When are you supposed to use standard deviation and when are you supposed to use standard error for z-stats?
Below is an example. Thanks in advance
An airline is concerned about passengers arriving too late at the airport to allow for the additional security measures. The airline collects survey data from 1,000 passengers on their time from arrival at the airport to reaching the boarding gate. The sample mean is 1 hour and 20 minutes, with a sample standard deviation of 30 minutes, and the distribution of arrival times is approximately normal. Based on this sample, how long prior to a flight should a passenger arrive at the airport to have a 95% probability of making it to the gate on time?
A) Two hours, thirty minutes. B) One hour, fifty minutes. C) Two hours, ten minutes.
Your answer: C was correct!
For a normal distribution, 95% of the probability is less than +1.65 standard deviations from the mean. We use the right-hand tail of the distribution because we are not concerned with passengers arriving too early, only arriving too late.
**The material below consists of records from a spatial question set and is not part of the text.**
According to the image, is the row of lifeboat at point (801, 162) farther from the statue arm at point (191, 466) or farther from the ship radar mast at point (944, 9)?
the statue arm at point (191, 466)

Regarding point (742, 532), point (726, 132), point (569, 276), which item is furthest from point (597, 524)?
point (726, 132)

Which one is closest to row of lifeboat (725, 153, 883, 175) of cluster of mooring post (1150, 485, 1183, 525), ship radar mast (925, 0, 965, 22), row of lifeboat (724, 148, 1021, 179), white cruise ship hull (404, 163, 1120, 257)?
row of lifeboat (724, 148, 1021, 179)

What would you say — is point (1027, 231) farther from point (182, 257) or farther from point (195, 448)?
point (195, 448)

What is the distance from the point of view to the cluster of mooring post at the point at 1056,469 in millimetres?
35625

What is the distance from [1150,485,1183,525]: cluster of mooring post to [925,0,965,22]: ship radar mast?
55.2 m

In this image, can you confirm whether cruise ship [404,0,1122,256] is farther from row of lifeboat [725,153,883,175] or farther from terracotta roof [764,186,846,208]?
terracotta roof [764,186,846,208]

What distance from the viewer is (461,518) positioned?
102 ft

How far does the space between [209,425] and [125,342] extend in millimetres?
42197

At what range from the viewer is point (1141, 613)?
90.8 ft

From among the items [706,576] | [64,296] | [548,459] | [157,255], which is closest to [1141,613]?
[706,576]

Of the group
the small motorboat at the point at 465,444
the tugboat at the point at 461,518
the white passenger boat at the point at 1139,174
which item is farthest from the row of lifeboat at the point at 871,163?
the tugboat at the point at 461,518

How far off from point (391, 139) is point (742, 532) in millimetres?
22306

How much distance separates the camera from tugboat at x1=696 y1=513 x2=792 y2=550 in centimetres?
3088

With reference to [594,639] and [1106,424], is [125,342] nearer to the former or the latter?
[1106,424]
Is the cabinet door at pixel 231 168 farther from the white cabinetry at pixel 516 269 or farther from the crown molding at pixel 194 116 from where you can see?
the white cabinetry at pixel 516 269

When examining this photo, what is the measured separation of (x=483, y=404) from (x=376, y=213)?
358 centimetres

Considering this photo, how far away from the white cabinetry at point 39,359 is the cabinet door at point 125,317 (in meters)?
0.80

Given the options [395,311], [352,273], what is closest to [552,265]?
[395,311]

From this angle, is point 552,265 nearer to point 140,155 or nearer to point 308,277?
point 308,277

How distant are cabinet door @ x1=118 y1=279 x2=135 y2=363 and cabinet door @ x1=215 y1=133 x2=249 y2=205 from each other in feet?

To have a 95% probability of arriving on time, the passenger should allow one hour and twenty minutes + 1.65 × 30 minutes = 80 minutes + 49.5 minutes = 129.5 minutes = 2 hours, 9.5 minutes.
Gekko11, I can see how the above question’s framing would tempt many to calculate the standard error (using the sample st. deviation and square root of sample size, which are both given).
However, you are simply being asked to use your knowledge of the normal distribution’s basic properties, specifically that 95% of observations lie below 1.65 standard deviations above the mean. You are not given the actual population parameters and instead are being asked to base your conclusion on the sample statistics (the sample mean and st. deviation).
Please note that standard error is used when building confidence intervals for the population mean, i.e. constructing a symetrical interval around the sample mean (1 hour and 20 mins) which contains the true population mean at a specified degree of confidence (e.g. 95%).
However, I hope you see that this is not what you are being asked about in this question and thus you should not be attempting to use standard error in you answer.
hey thanks for your response, but just to clarify:
I should only use the standard error when solving for a CI?
I was reading some other forums where some were suggesting that when that when the population std. deviation is known, use std deviation otherwise just use the standard error.
I came across some question where the population std. dev. was provided but they still used the standard error to calculate the z-test. This is what threw me off.
Use standard error (st. dev/square root of sample size) when asked to build a confidence interval which, with a stated degree of confidence, contains the true population mean.
Sometimes the question will give you the st. deviation (or variance) of the actual population, in which case you should use that in the standard error computation (st. deviation of the population/squre root of sample size).
However, on many occasions the population st.deviation will not be provided and you will be given the st. deviation of the sample instead. If that is the case, use it to compute the standard error (st. deviation of the sample/square root of sample size).
In both cases you are calculating the standard error but using different standard deviations to do so.
If we were interested in passengers arriving too early AND too late then we would be looking at two sides of the mean and we would use 1.96 as you stated,We use the right hand tail of the distribution because we are NOT concerned with passengers arriving too early,only arriving too late.